[Bug] lookup with retry is very slow if there are equality in a where clause after the join
Search before asking
- [x] I searched in the issues and found nothing similar.
Paimon version
1.20
Compute Engine
Flink
Minimal reproduce step
I am having an issue with a WHERE condition on a lookup join. Taking the customer and orders example from the documentation, if I want to filter the results of the join by the country=US, it doesn't work. Because it seems to optimizes the SQL by moving the c.country = 'US' clause from the where condition to the join condition and do a lookup join based on both customer id and country. But since many customers are not in US, this lookup fails, and it keeps on retrying.

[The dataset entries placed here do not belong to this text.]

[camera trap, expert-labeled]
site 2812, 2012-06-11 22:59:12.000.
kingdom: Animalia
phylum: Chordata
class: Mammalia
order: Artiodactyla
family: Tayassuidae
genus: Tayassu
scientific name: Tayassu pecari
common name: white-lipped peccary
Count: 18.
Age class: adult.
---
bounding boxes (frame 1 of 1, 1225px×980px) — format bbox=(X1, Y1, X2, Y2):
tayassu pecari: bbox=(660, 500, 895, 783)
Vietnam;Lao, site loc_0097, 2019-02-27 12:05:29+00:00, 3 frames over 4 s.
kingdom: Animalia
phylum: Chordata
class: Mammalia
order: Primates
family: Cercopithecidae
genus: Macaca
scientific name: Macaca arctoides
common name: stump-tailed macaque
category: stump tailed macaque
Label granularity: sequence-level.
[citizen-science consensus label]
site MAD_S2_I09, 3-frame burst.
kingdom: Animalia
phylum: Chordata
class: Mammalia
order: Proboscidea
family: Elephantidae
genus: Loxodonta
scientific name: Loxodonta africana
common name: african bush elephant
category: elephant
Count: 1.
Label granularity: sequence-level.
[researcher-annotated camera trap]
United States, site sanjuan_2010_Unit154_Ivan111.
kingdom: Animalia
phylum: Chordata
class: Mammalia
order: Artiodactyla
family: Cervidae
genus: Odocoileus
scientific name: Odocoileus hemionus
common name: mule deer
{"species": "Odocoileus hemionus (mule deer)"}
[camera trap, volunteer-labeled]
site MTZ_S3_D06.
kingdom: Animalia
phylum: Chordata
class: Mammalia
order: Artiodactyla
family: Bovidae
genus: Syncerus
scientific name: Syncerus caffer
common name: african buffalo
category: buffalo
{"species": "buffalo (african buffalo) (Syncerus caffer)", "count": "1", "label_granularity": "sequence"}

SELECT /*+ LOOKUP('table'='c', 'retry-predicate'='lookup_miss', 'retry-strategy'='fixed_delay', 'fixed-delay'='1s', 'max-attempts'='600') */
o.order_id, o.total, c.country, c.zip
FROM orders AS o
JOIN customers
FOR SYSTEM_TIME AS OF o.proc_time AS c
ON o.customer_id = c.id
WHERE c.country = 'US'
;
I have found a simple workaround , by adding an OR condition to the where clause i.e WHERE c.country = 'US' or c.country = 'dummy' . The OR part of the condition never matches, but adding this prevents the SQL optimization from being used, and the lookup only uses customer id.
What doesn't meet your expectations?
I would expect only columns in the ON condition to be used for the Lookup join, not columns in the WHERE condition.
Anything else?
No response
Are you willing to submit a PR?
- [x] I'm willing to submit a PR!